For me, however, Shrill‘s brightest moments come in its final third, most particularly in a trio of chapters chronicling the loss of West’s father in the midst of her disintegrating relationship (and subsequent reunion) with the man who would later become her husband. The writing in these chapters is not of the same hilariously funny, animated approach that West is probably best known for; it is instead almost uncomfortably intimate and visceral. But these are the chapters that have stuck with me most keenly, as West explains the failure of her partnership and the loss of her parent with a wisdom and a self-awareness that is just extraordinary. The raw candor in these chapters is a balm to those readers who may need to read such experiences to feel less alone, and an inspiration to those who want to be more honest with themselves and their feelings.

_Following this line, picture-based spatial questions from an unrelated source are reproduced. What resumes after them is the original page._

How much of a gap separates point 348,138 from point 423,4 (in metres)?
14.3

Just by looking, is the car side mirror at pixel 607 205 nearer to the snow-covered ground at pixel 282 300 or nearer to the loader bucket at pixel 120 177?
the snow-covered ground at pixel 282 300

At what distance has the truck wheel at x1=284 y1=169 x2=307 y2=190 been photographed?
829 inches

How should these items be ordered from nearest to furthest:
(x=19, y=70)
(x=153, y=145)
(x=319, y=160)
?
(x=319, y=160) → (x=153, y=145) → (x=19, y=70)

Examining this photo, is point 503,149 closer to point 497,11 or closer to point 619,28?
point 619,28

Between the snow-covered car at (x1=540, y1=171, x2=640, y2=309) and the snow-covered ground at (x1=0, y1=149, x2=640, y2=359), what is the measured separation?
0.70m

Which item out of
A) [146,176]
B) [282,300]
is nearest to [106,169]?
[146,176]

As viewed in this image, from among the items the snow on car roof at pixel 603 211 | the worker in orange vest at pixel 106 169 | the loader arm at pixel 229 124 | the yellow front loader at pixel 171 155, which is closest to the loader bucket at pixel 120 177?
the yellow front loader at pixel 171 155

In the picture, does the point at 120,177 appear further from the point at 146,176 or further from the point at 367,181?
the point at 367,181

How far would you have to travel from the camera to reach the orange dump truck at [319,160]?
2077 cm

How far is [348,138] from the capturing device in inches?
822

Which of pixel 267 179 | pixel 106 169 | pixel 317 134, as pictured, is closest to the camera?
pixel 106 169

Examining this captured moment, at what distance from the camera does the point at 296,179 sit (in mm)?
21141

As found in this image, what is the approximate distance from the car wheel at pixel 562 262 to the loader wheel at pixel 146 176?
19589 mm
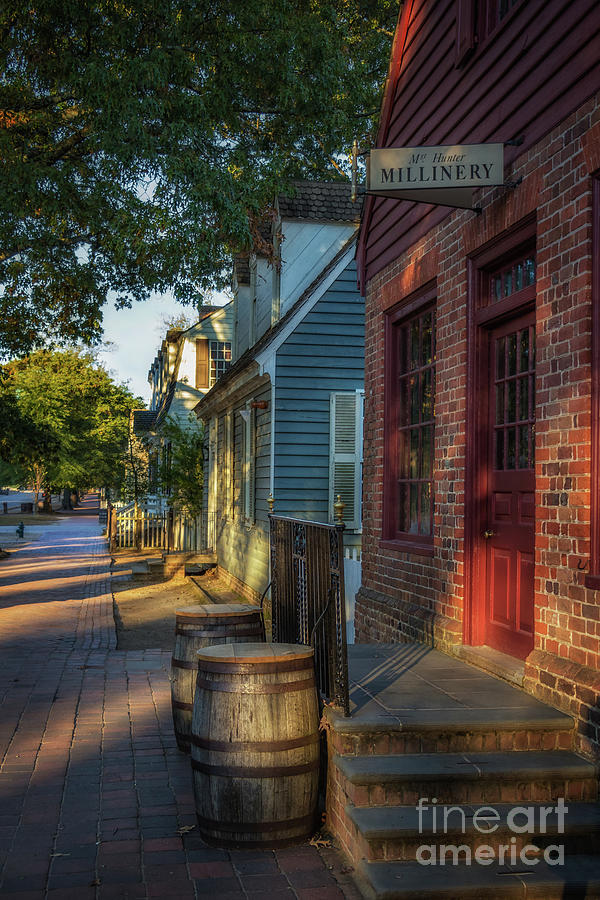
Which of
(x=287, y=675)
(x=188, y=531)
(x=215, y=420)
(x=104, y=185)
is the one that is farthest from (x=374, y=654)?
(x=188, y=531)

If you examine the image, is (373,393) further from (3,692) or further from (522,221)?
(3,692)

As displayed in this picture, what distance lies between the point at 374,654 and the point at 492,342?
2395mm

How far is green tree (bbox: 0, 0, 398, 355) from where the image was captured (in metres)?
11.8

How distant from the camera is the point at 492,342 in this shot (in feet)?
20.3

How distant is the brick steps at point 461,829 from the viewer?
3.88 m

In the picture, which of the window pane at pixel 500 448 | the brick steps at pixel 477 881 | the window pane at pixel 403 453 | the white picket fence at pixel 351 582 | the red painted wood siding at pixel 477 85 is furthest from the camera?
the white picket fence at pixel 351 582

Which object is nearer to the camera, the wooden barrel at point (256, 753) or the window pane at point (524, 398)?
the wooden barrel at point (256, 753)

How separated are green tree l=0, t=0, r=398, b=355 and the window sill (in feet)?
18.1

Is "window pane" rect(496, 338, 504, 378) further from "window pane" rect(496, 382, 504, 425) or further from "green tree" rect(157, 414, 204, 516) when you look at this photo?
"green tree" rect(157, 414, 204, 516)

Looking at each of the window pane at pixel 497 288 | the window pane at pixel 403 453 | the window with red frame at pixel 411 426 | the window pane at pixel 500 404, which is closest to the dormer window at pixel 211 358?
the window with red frame at pixel 411 426

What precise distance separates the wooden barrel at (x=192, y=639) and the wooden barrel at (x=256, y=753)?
1.33m

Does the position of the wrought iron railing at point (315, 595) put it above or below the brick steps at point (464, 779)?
above

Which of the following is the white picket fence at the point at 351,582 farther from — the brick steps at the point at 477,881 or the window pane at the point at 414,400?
the brick steps at the point at 477,881
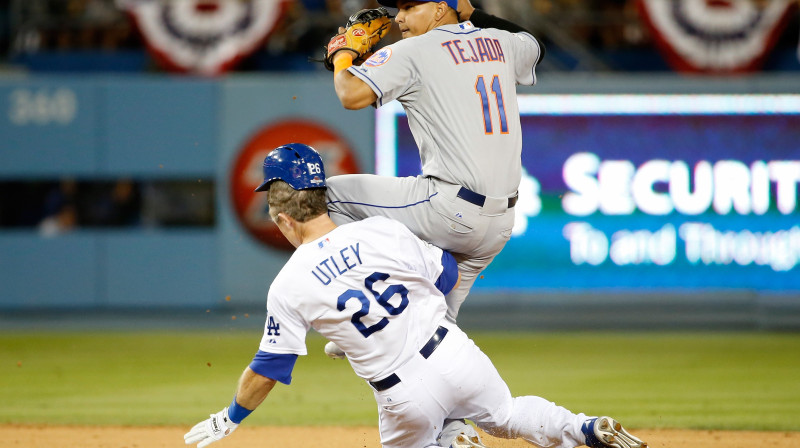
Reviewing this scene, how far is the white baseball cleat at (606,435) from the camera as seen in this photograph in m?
4.07

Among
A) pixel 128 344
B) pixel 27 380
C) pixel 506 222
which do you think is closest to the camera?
pixel 506 222

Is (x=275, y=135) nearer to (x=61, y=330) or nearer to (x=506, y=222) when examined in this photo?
(x=61, y=330)

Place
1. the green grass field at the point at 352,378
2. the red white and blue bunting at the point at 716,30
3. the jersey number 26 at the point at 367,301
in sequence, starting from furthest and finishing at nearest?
the red white and blue bunting at the point at 716,30, the green grass field at the point at 352,378, the jersey number 26 at the point at 367,301

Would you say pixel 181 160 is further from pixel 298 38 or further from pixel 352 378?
pixel 352 378

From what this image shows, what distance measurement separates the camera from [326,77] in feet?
40.8

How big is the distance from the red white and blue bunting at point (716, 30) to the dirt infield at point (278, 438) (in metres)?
6.62

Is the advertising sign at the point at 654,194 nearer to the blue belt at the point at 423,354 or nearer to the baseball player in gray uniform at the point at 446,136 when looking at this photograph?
the baseball player in gray uniform at the point at 446,136

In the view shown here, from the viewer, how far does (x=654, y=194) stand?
Answer: 1166 centimetres

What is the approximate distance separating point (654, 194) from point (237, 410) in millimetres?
8454

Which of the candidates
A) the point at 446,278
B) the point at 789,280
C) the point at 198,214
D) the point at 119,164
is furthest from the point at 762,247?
the point at 446,278

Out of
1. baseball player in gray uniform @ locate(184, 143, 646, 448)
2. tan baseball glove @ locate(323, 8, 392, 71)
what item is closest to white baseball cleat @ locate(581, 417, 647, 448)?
baseball player in gray uniform @ locate(184, 143, 646, 448)

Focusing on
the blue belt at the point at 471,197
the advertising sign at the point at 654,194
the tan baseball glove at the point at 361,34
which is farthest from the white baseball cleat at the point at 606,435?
the advertising sign at the point at 654,194

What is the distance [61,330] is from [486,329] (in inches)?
194

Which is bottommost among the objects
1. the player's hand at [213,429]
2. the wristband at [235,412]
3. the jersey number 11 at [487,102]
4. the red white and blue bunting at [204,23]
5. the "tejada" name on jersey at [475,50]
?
the player's hand at [213,429]
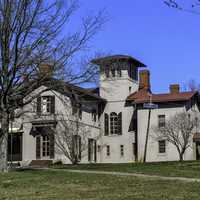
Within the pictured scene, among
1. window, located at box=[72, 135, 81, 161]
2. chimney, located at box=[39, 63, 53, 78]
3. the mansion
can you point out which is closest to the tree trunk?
chimney, located at box=[39, 63, 53, 78]

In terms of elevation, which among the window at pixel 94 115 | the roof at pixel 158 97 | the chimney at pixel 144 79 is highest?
the chimney at pixel 144 79

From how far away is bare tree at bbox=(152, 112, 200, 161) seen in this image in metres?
50.4

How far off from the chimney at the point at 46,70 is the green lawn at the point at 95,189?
653 centimetres

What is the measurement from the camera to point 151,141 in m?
53.8

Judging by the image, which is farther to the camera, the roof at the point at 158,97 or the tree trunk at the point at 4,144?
the roof at the point at 158,97

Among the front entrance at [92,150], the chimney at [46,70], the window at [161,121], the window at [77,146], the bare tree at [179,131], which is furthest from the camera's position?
the window at [161,121]

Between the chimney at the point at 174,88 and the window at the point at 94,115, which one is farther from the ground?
the chimney at the point at 174,88

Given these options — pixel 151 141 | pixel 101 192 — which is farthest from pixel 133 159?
pixel 101 192

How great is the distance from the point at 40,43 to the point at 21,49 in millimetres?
944

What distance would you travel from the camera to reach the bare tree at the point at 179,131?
50.4 m

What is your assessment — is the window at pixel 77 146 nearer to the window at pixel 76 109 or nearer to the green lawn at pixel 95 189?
the window at pixel 76 109

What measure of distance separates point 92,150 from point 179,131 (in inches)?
345

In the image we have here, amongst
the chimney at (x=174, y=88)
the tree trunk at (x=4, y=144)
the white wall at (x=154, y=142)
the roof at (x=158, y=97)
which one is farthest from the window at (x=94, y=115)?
the tree trunk at (x=4, y=144)

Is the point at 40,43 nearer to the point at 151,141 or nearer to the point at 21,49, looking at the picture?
the point at 21,49
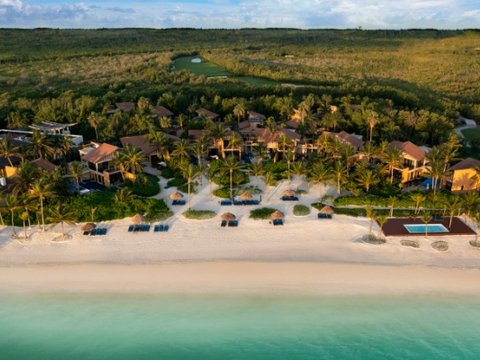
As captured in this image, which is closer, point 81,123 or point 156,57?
point 81,123

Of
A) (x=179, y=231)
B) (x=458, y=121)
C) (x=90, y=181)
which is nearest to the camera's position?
(x=179, y=231)

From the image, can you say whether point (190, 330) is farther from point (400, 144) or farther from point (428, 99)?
point (428, 99)

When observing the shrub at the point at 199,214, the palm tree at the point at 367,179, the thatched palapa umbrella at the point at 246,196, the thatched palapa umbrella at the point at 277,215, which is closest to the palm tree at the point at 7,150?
the shrub at the point at 199,214

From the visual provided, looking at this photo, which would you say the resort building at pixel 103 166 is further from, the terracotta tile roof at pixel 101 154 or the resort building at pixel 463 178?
the resort building at pixel 463 178

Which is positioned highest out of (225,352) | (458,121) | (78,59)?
(78,59)

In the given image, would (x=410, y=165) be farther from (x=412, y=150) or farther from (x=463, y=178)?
(x=463, y=178)

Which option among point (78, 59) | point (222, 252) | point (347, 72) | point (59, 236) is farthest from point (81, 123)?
point (347, 72)
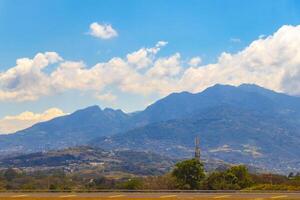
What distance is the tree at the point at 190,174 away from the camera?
11162 centimetres

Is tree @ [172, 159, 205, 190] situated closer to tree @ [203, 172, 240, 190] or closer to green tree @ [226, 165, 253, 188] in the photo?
tree @ [203, 172, 240, 190]

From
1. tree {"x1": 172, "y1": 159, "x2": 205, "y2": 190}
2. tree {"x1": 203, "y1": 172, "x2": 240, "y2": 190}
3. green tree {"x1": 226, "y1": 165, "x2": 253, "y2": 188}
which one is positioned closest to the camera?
tree {"x1": 203, "y1": 172, "x2": 240, "y2": 190}

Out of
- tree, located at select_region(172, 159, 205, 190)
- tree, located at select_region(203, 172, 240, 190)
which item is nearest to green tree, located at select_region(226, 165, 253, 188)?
tree, located at select_region(203, 172, 240, 190)

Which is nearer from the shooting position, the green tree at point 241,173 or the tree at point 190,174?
the tree at point 190,174

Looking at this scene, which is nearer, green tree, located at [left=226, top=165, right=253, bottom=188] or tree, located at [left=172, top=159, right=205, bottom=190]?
tree, located at [left=172, top=159, right=205, bottom=190]

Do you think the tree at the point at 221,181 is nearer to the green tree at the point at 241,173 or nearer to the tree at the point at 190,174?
the green tree at the point at 241,173

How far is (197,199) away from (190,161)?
4784cm

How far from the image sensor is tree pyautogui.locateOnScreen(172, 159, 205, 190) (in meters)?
112

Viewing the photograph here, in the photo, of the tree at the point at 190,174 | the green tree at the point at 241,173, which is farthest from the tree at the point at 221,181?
the tree at the point at 190,174

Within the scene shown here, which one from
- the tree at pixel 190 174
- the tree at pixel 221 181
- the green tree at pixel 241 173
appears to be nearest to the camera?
the tree at pixel 221 181

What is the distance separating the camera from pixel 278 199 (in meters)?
61.5

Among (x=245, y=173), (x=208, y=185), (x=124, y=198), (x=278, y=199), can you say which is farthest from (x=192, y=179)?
(x=278, y=199)

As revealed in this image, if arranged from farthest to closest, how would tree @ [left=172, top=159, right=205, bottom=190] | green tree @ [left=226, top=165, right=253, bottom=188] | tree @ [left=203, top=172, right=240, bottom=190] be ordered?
green tree @ [left=226, top=165, right=253, bottom=188], tree @ [left=172, top=159, right=205, bottom=190], tree @ [left=203, top=172, right=240, bottom=190]

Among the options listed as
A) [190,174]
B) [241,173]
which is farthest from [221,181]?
[241,173]
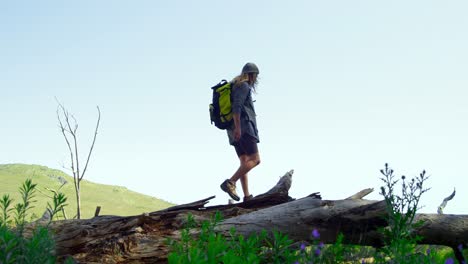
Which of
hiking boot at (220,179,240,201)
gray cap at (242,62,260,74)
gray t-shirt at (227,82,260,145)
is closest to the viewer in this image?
hiking boot at (220,179,240,201)

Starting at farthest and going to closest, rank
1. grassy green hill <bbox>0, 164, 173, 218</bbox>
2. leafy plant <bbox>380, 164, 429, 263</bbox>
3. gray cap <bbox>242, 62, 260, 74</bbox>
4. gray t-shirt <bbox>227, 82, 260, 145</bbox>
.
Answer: grassy green hill <bbox>0, 164, 173, 218</bbox>, gray cap <bbox>242, 62, 260, 74</bbox>, gray t-shirt <bbox>227, 82, 260, 145</bbox>, leafy plant <bbox>380, 164, 429, 263</bbox>

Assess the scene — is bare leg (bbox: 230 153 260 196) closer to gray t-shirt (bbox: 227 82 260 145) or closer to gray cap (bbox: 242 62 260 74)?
gray t-shirt (bbox: 227 82 260 145)

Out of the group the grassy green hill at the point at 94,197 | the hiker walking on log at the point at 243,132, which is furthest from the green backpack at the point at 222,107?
the grassy green hill at the point at 94,197

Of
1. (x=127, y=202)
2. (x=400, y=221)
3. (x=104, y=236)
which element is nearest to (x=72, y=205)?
(x=127, y=202)

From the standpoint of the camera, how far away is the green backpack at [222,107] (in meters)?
10.7

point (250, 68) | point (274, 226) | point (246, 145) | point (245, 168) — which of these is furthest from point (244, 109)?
point (274, 226)

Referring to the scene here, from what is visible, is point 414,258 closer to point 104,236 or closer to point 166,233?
point 166,233

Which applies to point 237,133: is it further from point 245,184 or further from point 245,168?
point 245,184

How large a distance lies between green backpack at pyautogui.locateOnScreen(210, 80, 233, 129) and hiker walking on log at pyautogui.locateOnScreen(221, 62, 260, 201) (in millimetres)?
131

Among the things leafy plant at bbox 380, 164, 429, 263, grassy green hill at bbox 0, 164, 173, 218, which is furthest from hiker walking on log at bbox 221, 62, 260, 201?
grassy green hill at bbox 0, 164, 173, 218

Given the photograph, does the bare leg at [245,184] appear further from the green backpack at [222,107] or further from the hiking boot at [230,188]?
the green backpack at [222,107]

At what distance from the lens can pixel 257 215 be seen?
726cm

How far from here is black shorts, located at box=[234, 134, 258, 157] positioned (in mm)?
10453

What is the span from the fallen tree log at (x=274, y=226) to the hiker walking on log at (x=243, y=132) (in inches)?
103
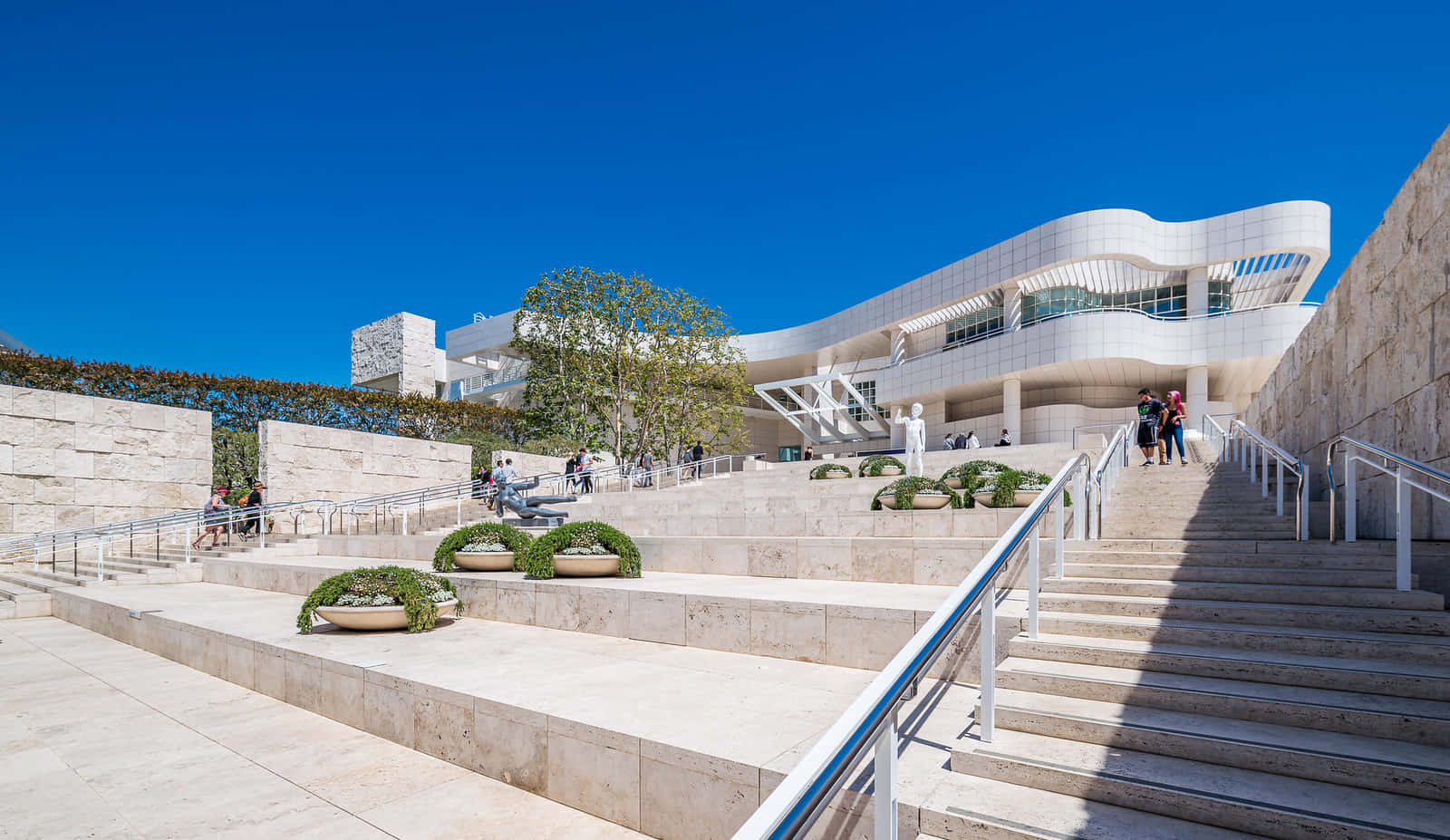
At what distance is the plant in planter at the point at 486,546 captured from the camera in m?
10.1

If Shrill has a downfall, it’s that the organization occasionally feels uneven. Some chapters move chronologically through experiences in a neat line while others stand completely on their own, and the thematic intention behind their order isn’t always clear. Still, this minor detail wasn’t enough to stop me from reading the whole book in two evenings and enjoying it immensely.

By the end of West’s retelling of the lead-up and aftermath of writing “Hello, I Am Fat,” she notes that her now-former boss has changed his tune when writing about body image. West recounts: “Whether I had anything to do with it or not, he writes about fat people differently now. When someone asks him for advice about body image, he reaches out to a fat person (sometimes me) for input. When fat people would make an easy punch line, he doesn’t take it.” Having read Shrill, I don’t think there’s any doubt that West was a powerful influence in this particular situation, because she is a powerful force in general. It is my sense that simply knowing and working with Lindy West would be enough to change a person, which is why her book is so important. For those of us without this privilege, we can at least have Shrill.

In a world in which memoirs by fat women are typically packaged and sold as being chiefly about fatness—a practice that can be positive in the sense of giving fat women a clearly marked place on bookstore shelves, but also negative when it occasionally has a ring of sideshow-sensationalism about it—Shrill is different. West’s life in a fat body is often mentioned and occasionally center stage, but her book is also about lots of other things: about her family, her work, her passions, her reproductive organs, her harassers, her relationships, and her marriage. Conventional wisdom holds that being fat eclipses every other part of a woman’s life, including her chances at happiness. Fat women are told that they cannot travel, wear nice clothes, fall in love, be loved back, get their dream job, or even simply stand up for themselves until they cease to be fat. Fat women learn early and often that they are worth less than thin women; as West puts it, fat women don’t “count.” And as a result, many fat women believe that their life must be put on hold until they achieve their ideal body.

West’s approach defies that. As Shrill demonstrates, growing up and living in a socially unacceptable body has a clear influence on one’s experience, but it doesn’t mean life stands still.